В 11 часов утра ему привезли известие о том, что занятые французами флеши были опять отбиты, но что князь Багратион ранен. Кутузов ахнул и покачал головой.

— Поезжай к князю Петру Ивановичу и подробно узнай, что и как, — сказал он одному из адъютантов, и вслед за тем обратился к принцу Виртембергскому, стоявшему позади его.

— Не угодно ли будет вашему высочеству принять командованье 1-ю армией.

Вскоре после отъезда принца, так скоро, что он еще не мог доехать до Семеновского, адъютант принца вернулся от него и доложил светлейшему, что принц просит войск.

Кутузов поморщился и послал Дохтурову приказание принять командование 1-ою армией, а принца, без которого, как он сказал, он не может обойтись в эти важные минуты, просил вернуться к себе. Когда привезено было известие о взятии в плен Мюрата и штабные поздравляли Кутузова, он улыбнулся.

— Подождите, господа, — сказал он. — Сраженье выиграно, и в пленении Мюрата нет ничего необыкновенного. Но лучше подождать радоваться. — Однако он послал адъютанта проехать по войскам с этим известием.

Когда с левого фланга прискакал Щербинин с донесением о занятии французами флешей и Семеновского, Кутузов, по звукам поля сражения и по лицу Щербинина угадав, что известия были не хорошие, встал, как бы разминая ноги и, взяв под руку Щербинина, отвел его в сторону.

— Съезди, голубчик, — сказал он Ермолову, — посмотри, нельзя ли чтó сделать.

Кутузов был в Горках, в центре позиции русского войска. Направленная Наполеоном атака на наш левый фланг была несколько раз отбиваема. В центре французы не подвинулись далее Бородина. С левого фланга кавалерия Уварова заставила бежать французов.

В третьем часу атаки французов прекратились. На всех лицах, приезжавших с поля сражения, и на тех, которые стояли вокруг него, Кутузов читал выражение напряженности, дошедшей до высшей степени. Кутузов был доволен успехом дня сверх ожидания. Но физические силы оставляли старика. Несколько раз голова его низко опускалась, как бы падая, и он задремывал. Ему подали обедать.

Флигель-адъютант Вольцоген, тот самый, который, проезжая мимо князя Андрея, говорил, что войну надо im Raum verlegen,[162] и которого так ненавидел Багратион, во время обеда подъехал к Кутузову. Вольцоген приехал от Барклая, с донесением о ходе дел на левом фланге. Благоразумный Барклай-де-Толли, видя толпы отбегающих раненых и расстроенные зады армии, взвесив все обстоятельства дела, решил, что сражение проиграно, и с этим известием прислал к главнокомандующему своего любимца.
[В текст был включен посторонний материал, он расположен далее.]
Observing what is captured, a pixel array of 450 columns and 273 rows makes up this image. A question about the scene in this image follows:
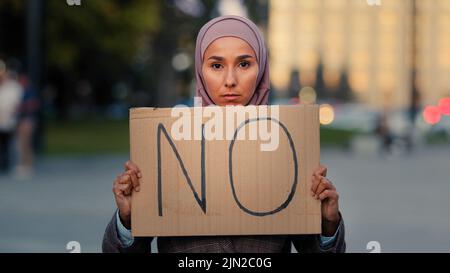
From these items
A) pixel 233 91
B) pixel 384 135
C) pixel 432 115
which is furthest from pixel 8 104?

Вольцоген, небрежно разминая ноги, с полупрезрительною улыбкой на губах, подошел к Кутузову, слегка дотронувшись до козырька рукою.

Вольцоген обращался с светлейшим с некоторою афектированною небрежностью, имеющею целью показать, что он, как высоко образованный военный, предоставляет русским делать кумира из этого старого, бесполезного человека, а сам знает с кем он имеет дело. «Der alte Herr (как называли Кутузова в своем кругу немцы), macht sich ganz bequem»,[163] подумал Вольцоген, и, строго взглянув на тарелки, стоявшие пред Кутузовым, начал докладывать старому господину положение дел на левом фланге так, как приказал ему Барклай и как он сам его видел и понял.

Читайте также:  Что значит иметь радость

— Все пункты нашей позиции в руках неприятеля и отбить нечем, потому что войск нет; они бегут, и нет возможности остановить их, — докладывал он.

Кутузов, остановившись жевать, удивленно, как будто не понимая того, что ему говорили, уставился на Вольцогена. Вольцоген, заметив волнение des alten Herrn,[164] с улыбкой сказал:

— Я не считал себя вправе скрыть от вашей светлости того, что я видел. Войска в полном расстройстве.

— Вы видели? Вы видели. — нахмурившись закричал Кутузов, быстро вставая и наступая на Вольцогена. — Как вы. как вы смеете. — делая угрожающие жесты трясущимися руками и захлебываясь, закричал он. — Как смеете вы, милостивый государь, говорить это мне. Вы ничего не знаете. Передайте от меня генералу Барклаю, что его сведения несправедливы, и что настоящий ход сражения известен мне, главнокомандующему, лучше, чем ему.

Вольцоген хотел возразить что-то, но Кутузов перебил его.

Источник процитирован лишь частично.